Task description: Please reproduce the passage on nuance online word for word, from "And to paraphrase" to "in our society.".

The internet is not the place for nuance. For most people online, everything has to be black and white. You love something or you hate it. You’re for it or you’re against it. You agree or you disagree. You are either friend or enemy.
There seems to be no middle ground anymore. You can’t agree in part, disagree in part. There is little room for respectful disagreement or polite discourse. People have to be the loudest. The boldest. The most outrage-fueled with the spiciest take and the biggest dunk.
And to paraphrase a go-to favorite tweet (to remove the profanity):
Person on the internet: “I like pancakes”
Other person on the internet: “Oh, so you hate waffles?”
Person #1: “No. That’s an entirely different sentence.”
Queen Elizabeth II leaves a complicated legacy. She was beloved by many, a unifying symbol, and a beacon of dedicated, loyal public service. Many Brits are mourning her passing.
She was also deeply disliked by millions across the world who were under the yoke of the British colonial apparatus. Regardless of how much or little she was or wasn’t involved, she is inextricably linked with British colonialism.
But we can’t really talk about, explore, and weigh that dichotomy / duality because we’ll get shouted down. That’s just the reality of most of the internet. I wish it weren’t so. It’s both a symptom and a cause for the increase in divisiveness in our society.

Study material:
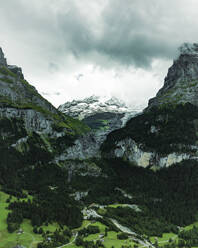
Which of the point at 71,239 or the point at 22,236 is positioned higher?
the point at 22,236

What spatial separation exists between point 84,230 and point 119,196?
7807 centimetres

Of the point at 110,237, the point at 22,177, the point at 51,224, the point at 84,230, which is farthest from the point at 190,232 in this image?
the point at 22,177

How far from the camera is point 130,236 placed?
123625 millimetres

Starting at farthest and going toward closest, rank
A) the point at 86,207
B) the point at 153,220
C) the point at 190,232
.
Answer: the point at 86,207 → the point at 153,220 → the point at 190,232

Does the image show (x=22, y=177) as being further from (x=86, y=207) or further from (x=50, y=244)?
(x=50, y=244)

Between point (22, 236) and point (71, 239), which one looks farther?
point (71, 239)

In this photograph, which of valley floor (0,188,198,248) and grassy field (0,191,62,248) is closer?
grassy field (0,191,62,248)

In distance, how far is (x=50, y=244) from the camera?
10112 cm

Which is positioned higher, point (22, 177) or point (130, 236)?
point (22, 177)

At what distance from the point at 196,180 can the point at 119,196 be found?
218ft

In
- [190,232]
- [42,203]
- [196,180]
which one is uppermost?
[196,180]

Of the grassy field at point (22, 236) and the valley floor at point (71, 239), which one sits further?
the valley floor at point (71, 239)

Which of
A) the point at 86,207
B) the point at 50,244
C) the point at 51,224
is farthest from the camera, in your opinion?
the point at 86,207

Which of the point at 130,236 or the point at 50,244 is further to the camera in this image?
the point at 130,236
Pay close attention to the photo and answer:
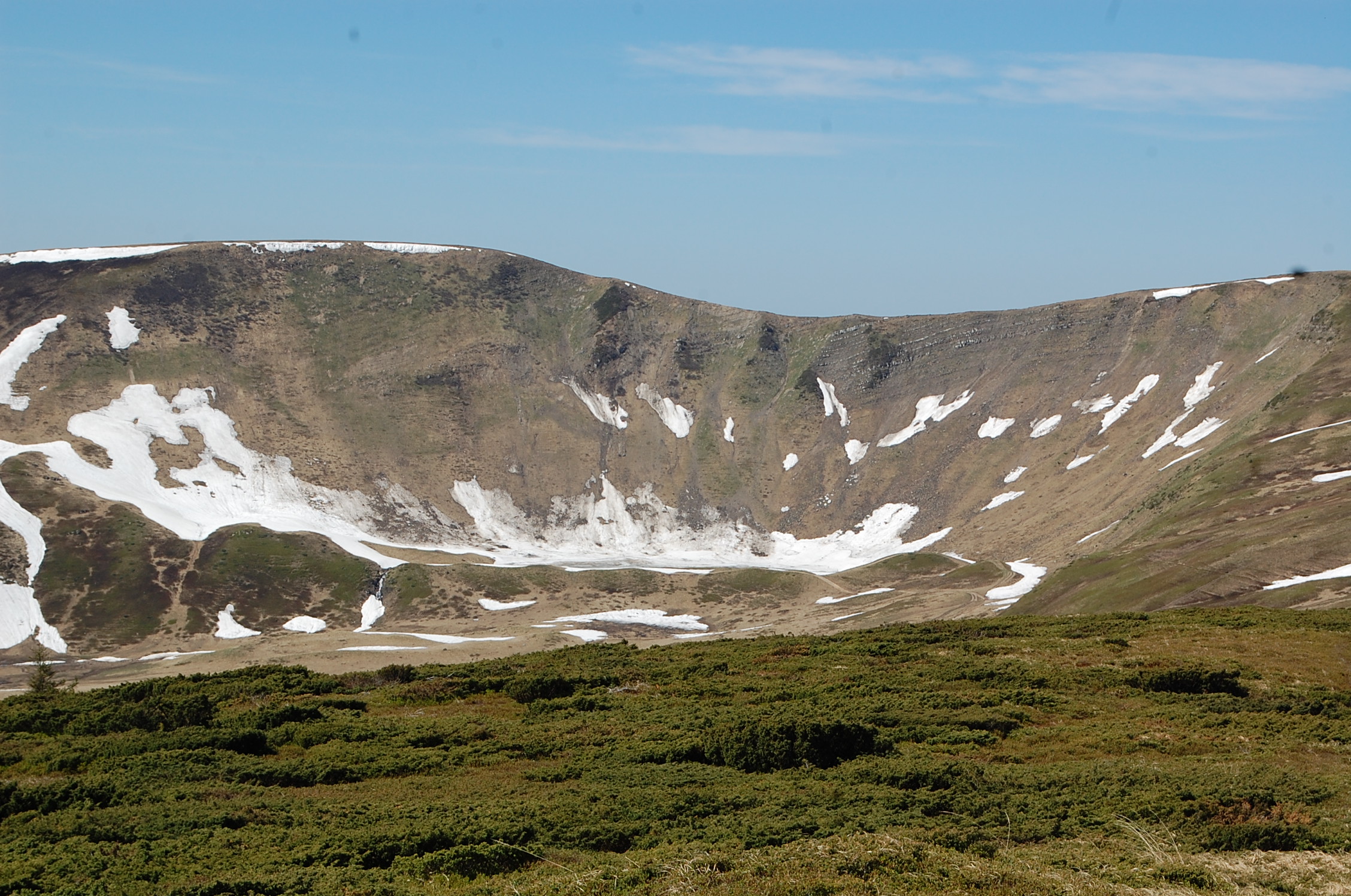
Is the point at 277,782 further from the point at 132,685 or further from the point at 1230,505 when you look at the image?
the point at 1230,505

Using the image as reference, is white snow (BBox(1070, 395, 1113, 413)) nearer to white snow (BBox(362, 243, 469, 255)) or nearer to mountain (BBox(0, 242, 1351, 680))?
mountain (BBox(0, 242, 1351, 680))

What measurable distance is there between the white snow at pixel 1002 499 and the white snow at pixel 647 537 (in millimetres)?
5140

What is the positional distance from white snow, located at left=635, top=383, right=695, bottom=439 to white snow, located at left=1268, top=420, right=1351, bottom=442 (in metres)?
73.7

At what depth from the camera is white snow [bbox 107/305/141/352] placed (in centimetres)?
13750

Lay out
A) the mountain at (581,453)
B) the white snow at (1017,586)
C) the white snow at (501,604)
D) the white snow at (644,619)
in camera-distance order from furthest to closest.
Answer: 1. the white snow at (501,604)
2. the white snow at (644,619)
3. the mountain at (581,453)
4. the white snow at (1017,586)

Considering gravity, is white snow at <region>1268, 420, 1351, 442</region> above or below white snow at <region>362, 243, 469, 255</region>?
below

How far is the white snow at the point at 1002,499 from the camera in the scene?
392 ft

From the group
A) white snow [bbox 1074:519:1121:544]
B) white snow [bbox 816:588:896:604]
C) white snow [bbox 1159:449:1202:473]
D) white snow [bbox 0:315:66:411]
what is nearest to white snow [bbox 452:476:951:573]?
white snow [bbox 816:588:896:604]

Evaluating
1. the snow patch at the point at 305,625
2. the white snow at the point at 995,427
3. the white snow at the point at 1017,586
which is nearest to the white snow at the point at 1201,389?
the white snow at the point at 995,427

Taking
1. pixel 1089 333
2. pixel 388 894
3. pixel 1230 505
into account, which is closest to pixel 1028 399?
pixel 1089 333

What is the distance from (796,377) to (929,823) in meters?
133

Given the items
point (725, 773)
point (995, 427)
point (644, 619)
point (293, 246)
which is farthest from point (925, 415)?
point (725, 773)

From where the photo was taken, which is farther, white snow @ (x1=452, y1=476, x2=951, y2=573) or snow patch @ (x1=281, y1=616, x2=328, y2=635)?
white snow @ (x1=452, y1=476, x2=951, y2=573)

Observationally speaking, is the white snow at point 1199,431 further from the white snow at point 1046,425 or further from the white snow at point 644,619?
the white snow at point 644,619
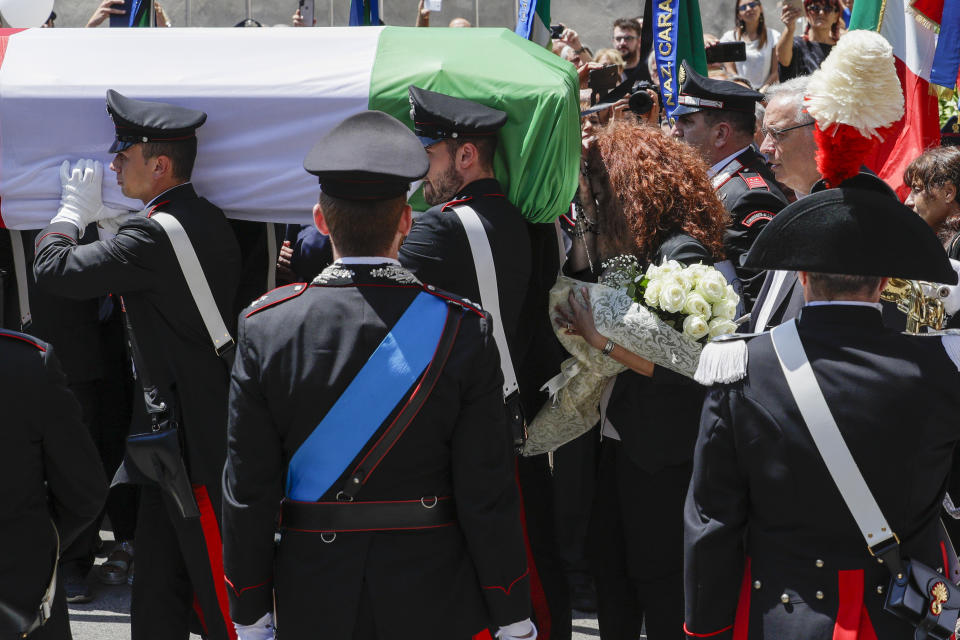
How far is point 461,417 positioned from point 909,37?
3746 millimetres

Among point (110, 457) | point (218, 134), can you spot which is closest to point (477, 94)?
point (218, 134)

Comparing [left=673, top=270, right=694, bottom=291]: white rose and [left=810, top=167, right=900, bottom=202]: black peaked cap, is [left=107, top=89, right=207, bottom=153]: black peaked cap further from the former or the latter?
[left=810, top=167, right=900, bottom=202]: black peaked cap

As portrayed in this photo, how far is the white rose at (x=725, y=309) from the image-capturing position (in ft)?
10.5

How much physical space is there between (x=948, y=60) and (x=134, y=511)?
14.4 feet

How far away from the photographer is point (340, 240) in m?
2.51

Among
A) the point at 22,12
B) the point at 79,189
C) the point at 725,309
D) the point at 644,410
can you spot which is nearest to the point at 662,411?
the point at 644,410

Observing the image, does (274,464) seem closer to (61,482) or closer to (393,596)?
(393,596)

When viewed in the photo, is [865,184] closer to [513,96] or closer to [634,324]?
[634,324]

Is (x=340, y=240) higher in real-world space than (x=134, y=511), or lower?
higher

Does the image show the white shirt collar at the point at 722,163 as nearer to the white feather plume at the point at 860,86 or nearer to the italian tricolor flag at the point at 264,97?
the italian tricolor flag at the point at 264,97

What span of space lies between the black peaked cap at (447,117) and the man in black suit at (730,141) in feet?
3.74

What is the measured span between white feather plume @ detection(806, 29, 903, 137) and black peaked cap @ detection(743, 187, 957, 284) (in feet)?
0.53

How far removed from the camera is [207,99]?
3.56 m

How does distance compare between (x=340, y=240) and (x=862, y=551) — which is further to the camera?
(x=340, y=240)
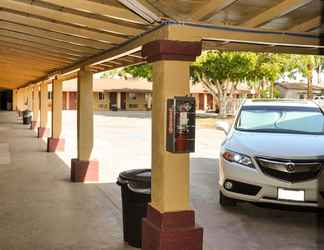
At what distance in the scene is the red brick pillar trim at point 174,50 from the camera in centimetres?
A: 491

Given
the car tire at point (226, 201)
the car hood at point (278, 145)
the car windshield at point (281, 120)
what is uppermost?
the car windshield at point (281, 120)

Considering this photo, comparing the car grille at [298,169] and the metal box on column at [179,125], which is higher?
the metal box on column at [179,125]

==

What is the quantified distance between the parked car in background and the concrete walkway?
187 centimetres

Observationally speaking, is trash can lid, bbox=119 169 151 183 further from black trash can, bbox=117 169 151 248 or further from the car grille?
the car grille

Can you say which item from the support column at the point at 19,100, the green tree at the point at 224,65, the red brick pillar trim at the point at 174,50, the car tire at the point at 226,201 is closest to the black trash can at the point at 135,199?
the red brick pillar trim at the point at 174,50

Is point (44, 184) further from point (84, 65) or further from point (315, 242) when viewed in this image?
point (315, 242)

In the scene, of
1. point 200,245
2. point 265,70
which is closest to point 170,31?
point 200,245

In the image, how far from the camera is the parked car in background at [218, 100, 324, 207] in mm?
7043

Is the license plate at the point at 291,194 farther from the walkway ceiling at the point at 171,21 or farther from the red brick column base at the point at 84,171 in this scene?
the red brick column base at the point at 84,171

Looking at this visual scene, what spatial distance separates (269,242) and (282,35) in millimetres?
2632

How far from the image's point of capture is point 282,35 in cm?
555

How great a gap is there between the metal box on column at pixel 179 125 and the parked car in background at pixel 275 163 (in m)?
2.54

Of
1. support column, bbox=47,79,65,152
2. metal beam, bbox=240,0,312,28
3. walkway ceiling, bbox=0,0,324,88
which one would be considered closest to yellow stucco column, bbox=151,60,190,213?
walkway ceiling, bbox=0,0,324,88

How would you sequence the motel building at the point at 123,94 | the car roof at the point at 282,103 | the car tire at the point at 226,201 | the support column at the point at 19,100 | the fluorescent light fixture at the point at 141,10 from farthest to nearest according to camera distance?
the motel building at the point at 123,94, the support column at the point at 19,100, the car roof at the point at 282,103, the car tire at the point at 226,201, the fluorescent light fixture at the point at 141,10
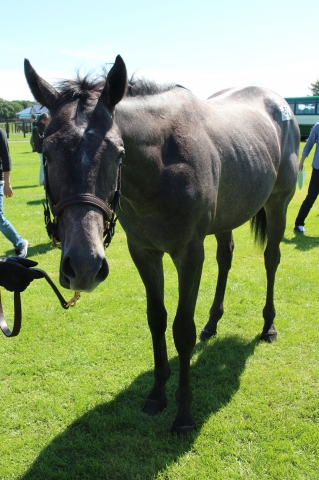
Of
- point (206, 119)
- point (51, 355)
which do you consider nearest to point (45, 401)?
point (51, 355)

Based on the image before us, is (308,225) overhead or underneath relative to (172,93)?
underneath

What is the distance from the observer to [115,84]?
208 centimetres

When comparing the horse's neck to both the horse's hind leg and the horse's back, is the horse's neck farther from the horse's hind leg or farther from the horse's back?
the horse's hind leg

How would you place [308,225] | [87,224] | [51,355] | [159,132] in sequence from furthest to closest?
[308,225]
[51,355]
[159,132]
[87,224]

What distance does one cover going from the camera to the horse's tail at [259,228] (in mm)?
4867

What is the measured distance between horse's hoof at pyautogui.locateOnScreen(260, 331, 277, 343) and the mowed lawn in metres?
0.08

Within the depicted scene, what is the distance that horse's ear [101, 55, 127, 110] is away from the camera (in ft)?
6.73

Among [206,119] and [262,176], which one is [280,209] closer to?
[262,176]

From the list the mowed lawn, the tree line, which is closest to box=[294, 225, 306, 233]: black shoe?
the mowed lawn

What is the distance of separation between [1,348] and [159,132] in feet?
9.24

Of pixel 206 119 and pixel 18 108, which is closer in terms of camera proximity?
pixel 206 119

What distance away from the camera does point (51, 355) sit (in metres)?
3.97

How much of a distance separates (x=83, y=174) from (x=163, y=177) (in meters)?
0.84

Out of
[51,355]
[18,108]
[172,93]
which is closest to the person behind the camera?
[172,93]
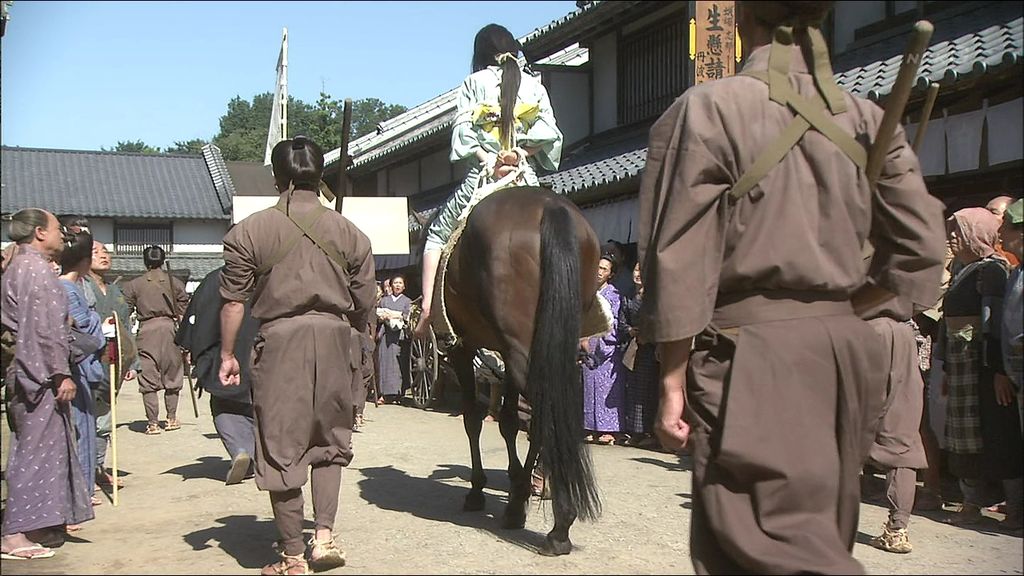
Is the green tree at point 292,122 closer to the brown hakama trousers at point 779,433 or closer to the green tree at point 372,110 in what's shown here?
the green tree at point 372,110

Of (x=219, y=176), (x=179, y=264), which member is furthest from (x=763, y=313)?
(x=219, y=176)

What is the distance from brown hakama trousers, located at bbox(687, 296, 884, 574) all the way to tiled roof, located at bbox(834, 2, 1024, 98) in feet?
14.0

Final answer:
And to paraphrase a go-to favorite tweet (to remove the profanity):
Person on the internet: “I like pancakes”
Other person on the internet: “Oh, so you hate waffles?”
Person #1: “No. That’s an entirely different sentence.”
Queen Elizabeth II leaves a complicated legacy. She was beloved by many, a unifying symbol, and a beacon of dedicated, loyal public service. Many Brits are mourning her passing.
She was also deeply disliked by millions across the world who were under the yoke of the British colonial apparatus. Regardless of how much or little she was or wasn’t involved, she is inextricably linked with British colonialism.
But we can’t really talk about, explore, and weigh that dichotomy / duality because we’ll get shouted down. That’s just the reality of most of the internet. I wish it weren’t so. It’s both a symptom and a cause for the increase in divisiveness in our society.